Часть I Часть II Matt Feeney - калифорнийский писатель, автор книги "Little Platoons: A defense of family in a competitive age" ("Маленькие взводы: защита семьи в эпоху конкуренции") - в
статье в "Unherd" утверждает, что читатели-мужчины теперь движимы высокомерием:
"Странный и о многом говорящий литературный пустячок состоит в том, что двое из величайших англоязычных писателей последнего полувека - Кормак Маккарти и Дон Делилло - в детстве не были активными читателями. Оба они начали читать в юности, и, как оказалось, их читательскую страсть в большей степени воспламенил один и тот же автор - Уильям Фолкнер. Я думаю, это тоже показательно. Из этой пары деталей картина зарождающихся литературных амбиций становится чрезвычайно ясной. Будучи молодыми людьми с некоторым трепетным, но несформированным чувством таланта, который они несли в себе, Маккарти и Делилло увлеклись знаменитой прозой Уильяма Фолкнера - приземленной и замысловатой, просторечной в своей музыкальностью и величественной по своему тематическому охвату - и у них примерно в одно время возникло две мысли или предчувствия. Первая - эта вещь удивительна, как величайшая вещь, к которой человек может стремиться и достичь. Вторая - я могу сделать также.

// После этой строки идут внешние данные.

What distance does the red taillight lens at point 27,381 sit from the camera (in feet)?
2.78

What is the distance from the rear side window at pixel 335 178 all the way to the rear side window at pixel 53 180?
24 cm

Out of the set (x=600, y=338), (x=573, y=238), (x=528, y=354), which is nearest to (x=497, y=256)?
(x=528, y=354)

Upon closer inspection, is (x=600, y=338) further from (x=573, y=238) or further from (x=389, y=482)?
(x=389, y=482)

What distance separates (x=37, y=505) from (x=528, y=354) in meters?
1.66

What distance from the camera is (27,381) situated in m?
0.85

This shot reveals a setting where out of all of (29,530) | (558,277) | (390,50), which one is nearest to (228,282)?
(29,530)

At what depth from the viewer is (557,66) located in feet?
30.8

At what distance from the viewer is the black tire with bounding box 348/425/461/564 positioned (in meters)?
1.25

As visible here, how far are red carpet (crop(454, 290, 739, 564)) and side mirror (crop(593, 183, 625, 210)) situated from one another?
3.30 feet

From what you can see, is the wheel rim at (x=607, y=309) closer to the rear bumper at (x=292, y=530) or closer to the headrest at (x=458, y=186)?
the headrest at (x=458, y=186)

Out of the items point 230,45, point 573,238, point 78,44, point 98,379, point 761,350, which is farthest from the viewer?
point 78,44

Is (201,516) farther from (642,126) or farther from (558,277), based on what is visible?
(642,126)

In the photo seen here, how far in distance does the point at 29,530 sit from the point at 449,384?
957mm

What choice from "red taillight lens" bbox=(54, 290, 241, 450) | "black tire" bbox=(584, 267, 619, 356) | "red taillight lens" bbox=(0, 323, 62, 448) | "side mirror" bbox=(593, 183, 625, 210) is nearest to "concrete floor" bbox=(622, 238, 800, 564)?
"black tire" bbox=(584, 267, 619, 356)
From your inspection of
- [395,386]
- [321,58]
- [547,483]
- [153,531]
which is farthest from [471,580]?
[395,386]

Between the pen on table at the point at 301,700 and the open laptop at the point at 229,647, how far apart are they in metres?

Я думаю, что по мере чтения дух такого письма проникал в них, и вскоре их собственные мысли были пропитаны им, в результате чего их внутренние монологи приобретали ритм, произношение и авторские установки Уильяма Фолкнера. Исходя из этого они пришли к убеждению, что достойны великого стремления писать на его уровне, потому что просто обдумывая свои личные мысли, они уже писали как Уильям Фолкнер. Частицы их опыта уже перемалывались в фолкнеровские предложения, с помощью которых они иногда рассказывали себе о своей жизнь в целом, абзацами.
Я не копался в их головах, поэтому не могу абсолютно точно утверждать, что именно так путем Кормаку Маккарти и Дону Делилло захотелось написать свои великие романы, но оба они начали серьезно писать вскоре после того, как начали серьезно читать, что говорит о том, что я что-то понял. И в любом случае, я знаю свою голову, когда со мной произошло то, что я описываю. Как и они, я очень мало читал в детстве. Я был физически беспокойным и умственно сбитым с толку, и я был третьим из шести шумных детей, родившихся за восемь лет у моей бедной матери. Мне не хватало познавательной и физической склонности читать ради удовольствия, точно также как и тихого места, где я мог бы пробовать это делать, пока я не закончил колледж.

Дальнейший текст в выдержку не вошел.